Think of it this way: direct methods aim to solve the whole puzzle at once, while iterative methods improve a picture step by step. Jacobi and Gauss-Seidel are classic tools because they reveal the structure of the system and provide practical ways to approximate solutions when exact methods are too costly.
Conclusion
Jacobi and Gauss-Seidel are two foundational iterative methods for solving systems of linear equations. Jacobi updates every variable using only old values, while Gauss-Seidel uses the newest values immediately. Both can be effective for large sparse systems, especially when the matrix is well behaved, such as being strictly diagonally dominant. students, understanding these methods helps you see how numerical algorithms transform algebra into computation and how Linear Systems II connects theory with real applications 💡.
Study Notes
- A linear system can be written as $A\mathbf{x}=\mathbf{b}$.
- Iterative methods build a sequence $\mathbf{x}^{(0)},\mathbf{x}^{(1)},\mathbf{x}^{(2)},\dots$ instead of solving in one step.
- In the Jacobi method, every new value uses only values from the previous iteration.
- In the Gauss-Seidel method, updated values are used immediately within the same iteration.

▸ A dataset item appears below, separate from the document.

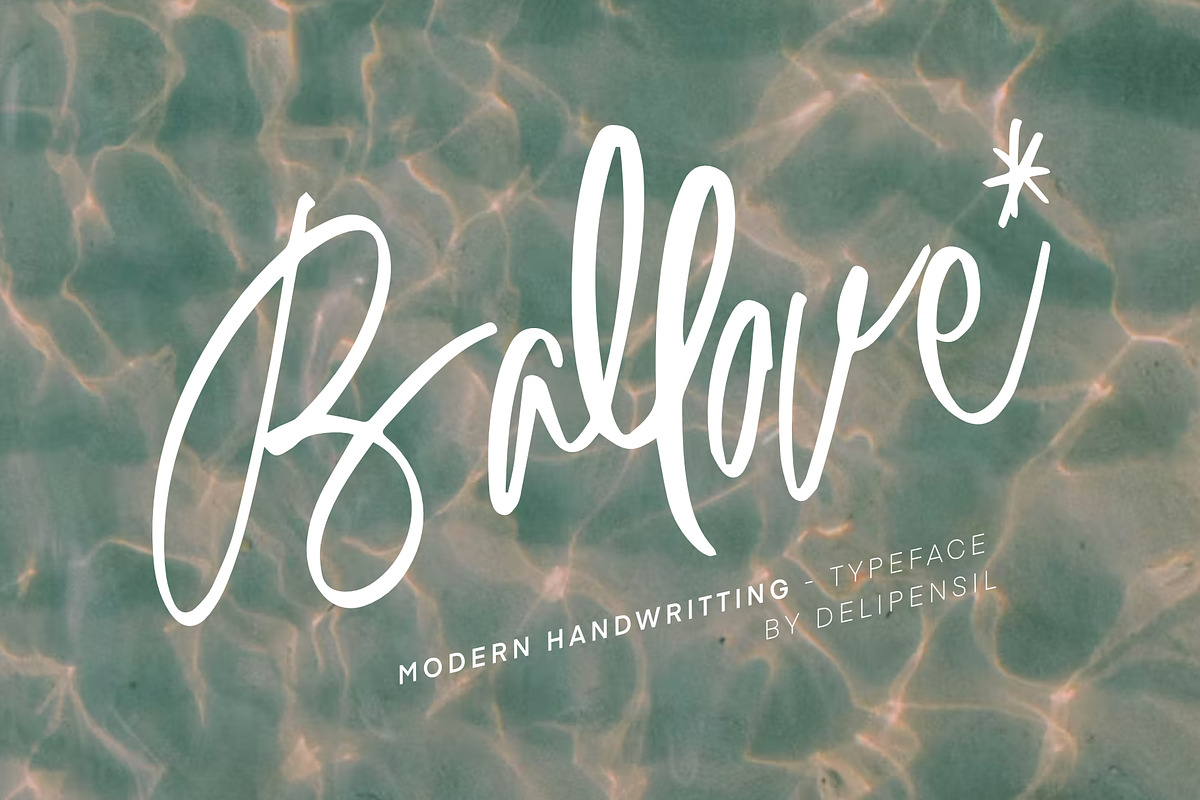 Ballove - Modern Handwritting Love, a Script Font by delipensil (Photo 1 of 9)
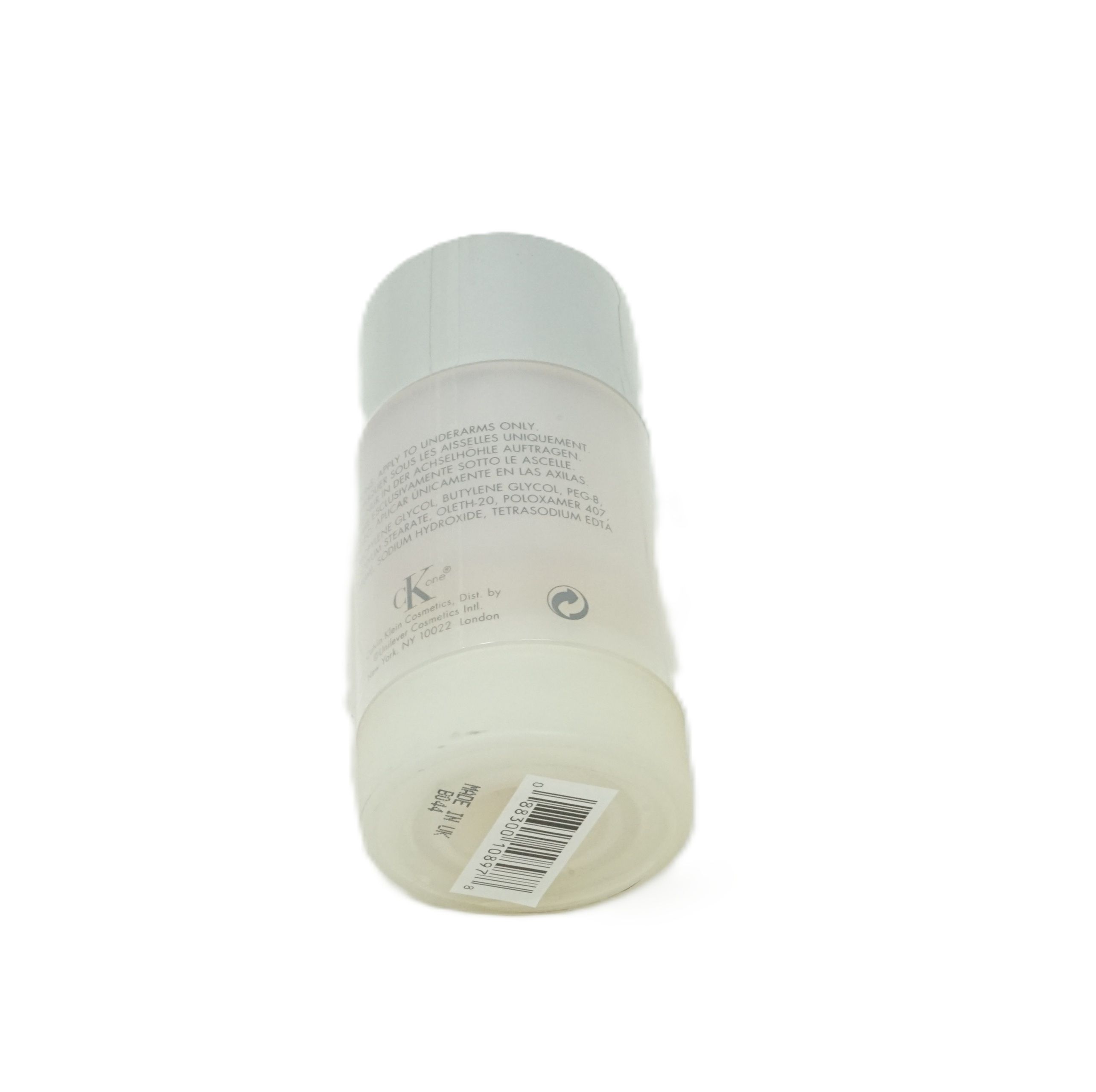 Deo-Stick. Weißer Behälter mit Text. Barcode-Etikett. Calvin Klein Logo. Auf weißem Hintergrund.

- Gauss-Seidel often converges faster than Jacobi, but Jacobi is easier to parallelize.
- Both methods need an initial guess $\mathbf{x}^{(0)}$ and a stopping rule based on accuracy or tolerance.
- Strict diagonal dominance, $|a_{ii}|>\sum_{j\neq i}|a_{ij}|$, is a common sufficient condition for convergence.
- These methods are important in numerical analysis because they are useful for large, sparse systems where direct methods may be expensive.